Socrates talks about the idea that lies in or behind appearances 
... So tell me now, by Zeus, what you just now maintained you clearly knew: what kind of thing do you say that godliness and ungodliness are, both as regards murder and other things; or is the pious not the same and alike in every action, and the impious the opposite of all that is pious and like itself, and everything that is to be impious presents us with one form (idea or eidos) or appearance insofar as it is impious? (5c-d)
Questions:
(1) What is Socrates saying here?
(2) What assumption lies behind this assertion?


The Key Question:
The key question in this dialogue is this one where at 10a Socrates asks what it is that makes what is holy holy?
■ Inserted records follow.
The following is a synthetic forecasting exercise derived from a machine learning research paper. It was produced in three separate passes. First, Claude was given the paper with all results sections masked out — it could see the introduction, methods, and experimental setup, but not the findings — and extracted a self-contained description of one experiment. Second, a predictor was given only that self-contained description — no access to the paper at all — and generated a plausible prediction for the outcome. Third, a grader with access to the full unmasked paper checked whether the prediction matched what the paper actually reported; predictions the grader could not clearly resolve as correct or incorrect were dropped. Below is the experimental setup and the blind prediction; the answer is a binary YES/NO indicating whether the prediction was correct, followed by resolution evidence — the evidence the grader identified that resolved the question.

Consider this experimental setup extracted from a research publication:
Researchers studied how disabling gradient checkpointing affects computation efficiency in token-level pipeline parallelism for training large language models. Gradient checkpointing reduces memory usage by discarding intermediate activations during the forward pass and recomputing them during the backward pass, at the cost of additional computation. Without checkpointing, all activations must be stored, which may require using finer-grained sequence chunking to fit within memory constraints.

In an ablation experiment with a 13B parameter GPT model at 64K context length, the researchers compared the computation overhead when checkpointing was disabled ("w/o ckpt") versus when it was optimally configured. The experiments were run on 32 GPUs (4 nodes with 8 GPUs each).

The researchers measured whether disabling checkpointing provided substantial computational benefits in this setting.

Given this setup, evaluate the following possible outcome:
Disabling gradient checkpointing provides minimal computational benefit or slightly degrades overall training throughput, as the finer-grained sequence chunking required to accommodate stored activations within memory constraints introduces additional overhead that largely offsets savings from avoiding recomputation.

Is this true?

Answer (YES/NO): YES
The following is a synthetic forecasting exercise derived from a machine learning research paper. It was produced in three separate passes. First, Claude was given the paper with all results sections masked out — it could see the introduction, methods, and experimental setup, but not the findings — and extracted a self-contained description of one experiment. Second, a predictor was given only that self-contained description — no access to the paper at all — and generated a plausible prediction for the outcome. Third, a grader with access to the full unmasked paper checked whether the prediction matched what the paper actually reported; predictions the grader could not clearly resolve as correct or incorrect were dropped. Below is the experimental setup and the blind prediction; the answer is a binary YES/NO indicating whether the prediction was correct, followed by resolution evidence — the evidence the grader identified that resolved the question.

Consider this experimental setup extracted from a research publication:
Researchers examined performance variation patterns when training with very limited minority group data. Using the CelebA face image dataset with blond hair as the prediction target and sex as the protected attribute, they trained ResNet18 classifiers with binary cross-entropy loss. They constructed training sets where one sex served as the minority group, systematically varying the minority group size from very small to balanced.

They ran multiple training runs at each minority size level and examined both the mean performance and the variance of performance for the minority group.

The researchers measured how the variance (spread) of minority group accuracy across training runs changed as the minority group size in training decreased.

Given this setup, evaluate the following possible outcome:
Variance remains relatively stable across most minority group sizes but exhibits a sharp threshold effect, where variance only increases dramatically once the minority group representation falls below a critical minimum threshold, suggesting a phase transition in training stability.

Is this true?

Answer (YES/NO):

Is what is holy loved by the gods because it is holy or is it holy because it is loved? This is an alternative translation for to hosion which is perhaps better here. Does what is holy derive its character as something holy from the fact that the gods have declared it to be holy or do they love what is sacred because it is intrinsically good and demanding of our attention and compliance? Socrates wants us to come to this second conclusion. He wants us to to arrive by a process of close logical argument at a recognition of the independence of what he calls piety or holiness. The Greek text uses the word eidos, which means form or shape. We can see here in this early dialogue the first shaping of the theory that Plato later attributed to Socrates and which we know as the Theory of Forms. Plato imagines the things that give direction and significance to our lives, things like courage, piety, good judgement and the like as existing independently of humanity in some undefined place of ultimate values, a sort of values-heaven, a place where you would find the Forms of courage and piety and such mathematical entities as √2 and π, but in Euthyphro we are not so far along that line of development. One thing we probably can say is that Socrates did not himself create or share this theory, although Plato might reply that it is implicit in the sort of things that Socrates said.
      
The Socratic elenchus
This key question is the heart of Socrates' method, what is usually called the Socratic elenchus. This word elenchus or in Greek ἔλεγχος, means simply a cross-examination or scrutiny for the purposes of refutation. (The elenchus works by showing that some belief is incompatible with another and that therefore one of the two must be abandoned; ultimately, however, the elenchus does not and cannot demonstrate that some one position is the right and true one - that choice must be left to the participant. Notice that the elenchus rests on an assumption that all our beliefs should be consistent with one another and that reason will lead us all toward an identical conclusion). 

The interest here is in the logical argument that Socrates constructs, perhaps a little cruelly at Euthyphro's expense. We should, however, keep in mind Plato's larger literary objective, for it is part of Plato's purpose to show that it is Socrates who is - contrary to the claims of Meletos and his other his prosecutors - the man who genuinely cares about to hosion. We see him at the start of the dialogue that he is genuinely surprised at Euthyphro's lawsuit, and as the exchange continues we see that it is Socrates and not Euthyphro or the mass of his fellow-citizens who has thought long and hard about the nature of man's relation to the gods and what this ought to be.
Wittgenstein releasing flies

This is the literary background for the Socratic elenchus. Euthyphro claims that he has precise knowledge about piety and impiety (4e4-5a2). Socrates takes Euthyphro at his word and proceeds by putting a series of questions to him that seem on the surface at least designed to obtain a clear statement of what Euthyphro believes piety to be. The argument proceeds by taking Euthyphro's replies one at a time with Socrates always taking care to secure agreement to his formulations before going further. The investigation looks like a cooperative venture and the final result is the mutually agreed outcome of all the steps which have preceded it. But from our point of view as readers we ca see that Socrates is leading Euthyphro into a logical trap, even if we cannot foresee exactly what shape this will take. he does this by securing agreement to statements which turn out to contradict one another. The argument continues until at least one of the statements is abandoned, usually by mutual agreement. The state of intellectual perplexity caused by the realisation that the argument has led to an untenable contradiction is called aporia or ἀπορία, a word which means that one is perplexed, at one's wits' end, not knowing how to proceed. This dialogue does not resolve our bewilderment. We are left in this state of aporia. You might recall as a kind of distant parallel Wittgenstein's reply when asked what was his aim in philosophy - To show the fly the way out of the bottle! In a sense this is Socrates' aim too.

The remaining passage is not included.